• _Exercise text_
##########
I don't have my own cellphone. But since I'm still living with my parents, if I go out driving somewhere I'll usually take their cellphone with me. In case the car kicks the bucket or something.


----------



## Jack (Dec 29, 2004)

i have one cuz my mom makes me have one "for safety" or some other reason. complete waste of $$$


----------



## Ryanoles (Aug 4, 2004)

I have one, and it just costs me lots of money despite the fact that I call one person... my Mom.


----------



## JayDee (Mar 6, 2005)

No, but I wish I did so I could call my mom after school if I made plans and wouldn't have to wait until I got home and all that stuff


----------



## Melatonin (Feb 8, 2005)

Yes. I'm one of those new mobile yuppies without a landline phone.


----------



## mserychic (Oct 2, 2004)

I have 2 but mainly just use them to text


----------



## Jackie (Jan 8, 2004)

yep i got a cell phone now....it was nice when i went to NC, texted my cousins and stuff hahaha then i finially got tired of texting her so i called her and we talked for like an hour hahahaha...
##########
• _Exercise A_
In the forum thread, what does mserychic mainly use phones for?
• _Exercise B_
Copy out the part of the forum thread that opens with "## Jackie (Jan" and closes with "an hour hahahaha...".
• _Exercise C_
Name every username shown in a heading of the forum thread.
Rely only on the forum thread for every response.

• _Supplied information_
##########
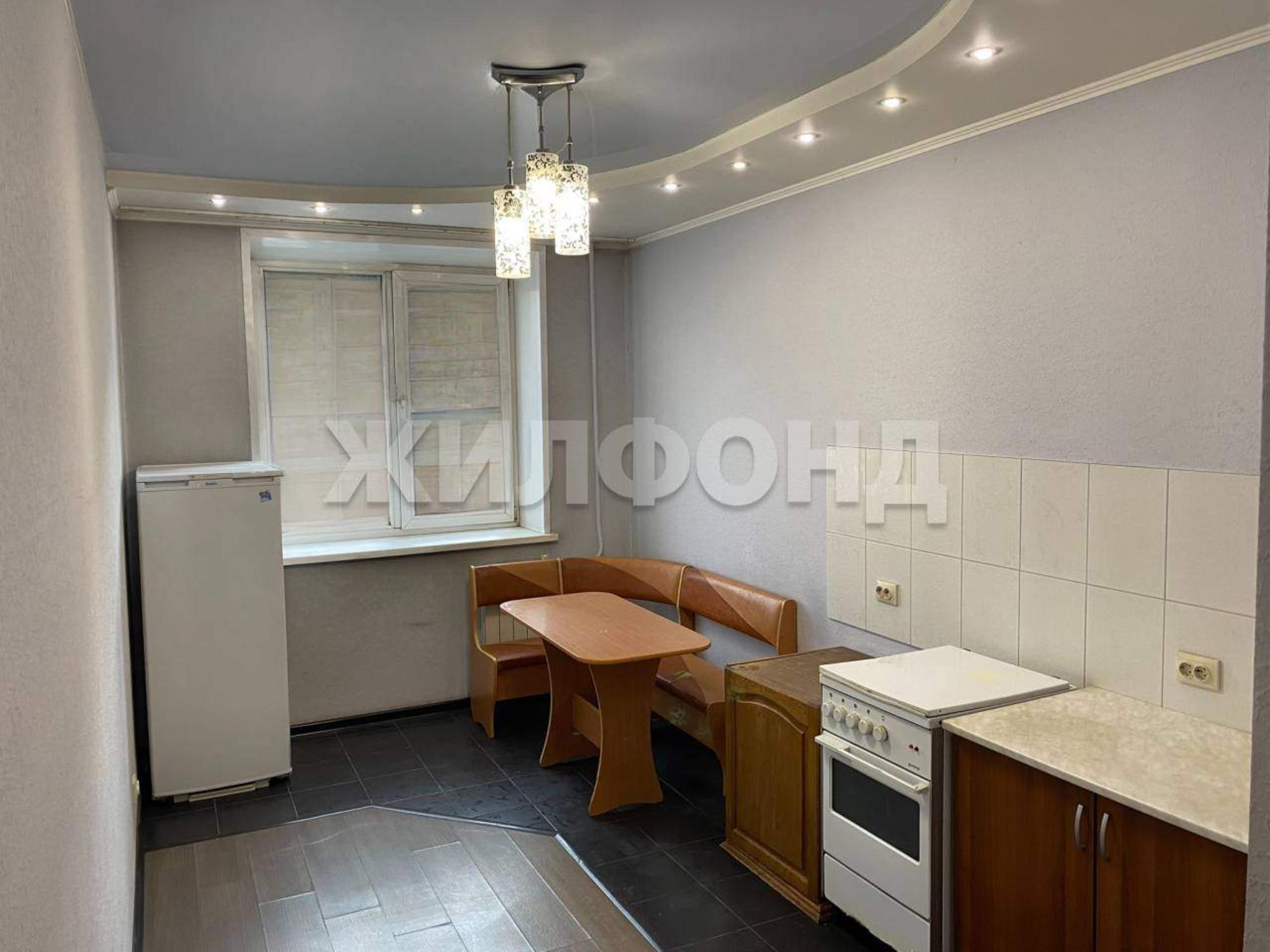 Купить квартиру за 5 097 000 рублей на Торосова ул., д.15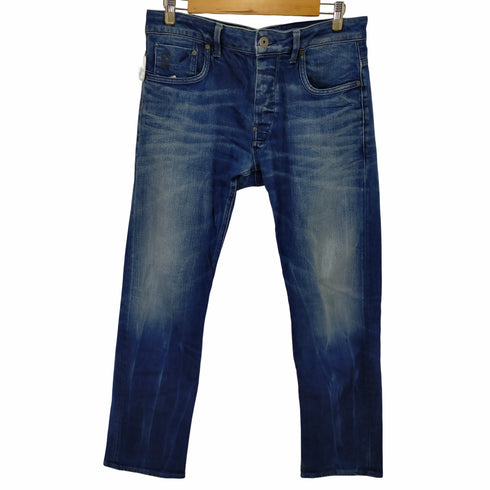 ジースターロー G-STAR RAW DEFEND STRAIGHT メンズ 34/32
##########
• _Written reply A_
Texting.

• _Written reply B_
## Jackie (Jan 8, 2004)

yep i got a cell phone now....it was nice when i went to NC, texted my cousins and stuff hahaha then i finially got tired of texting her so i called her and we talked for like an hour hahahaha...

• _Written reply C_
Jack, Ryanoles, JayDee, Melatonin, mserychic, Jackie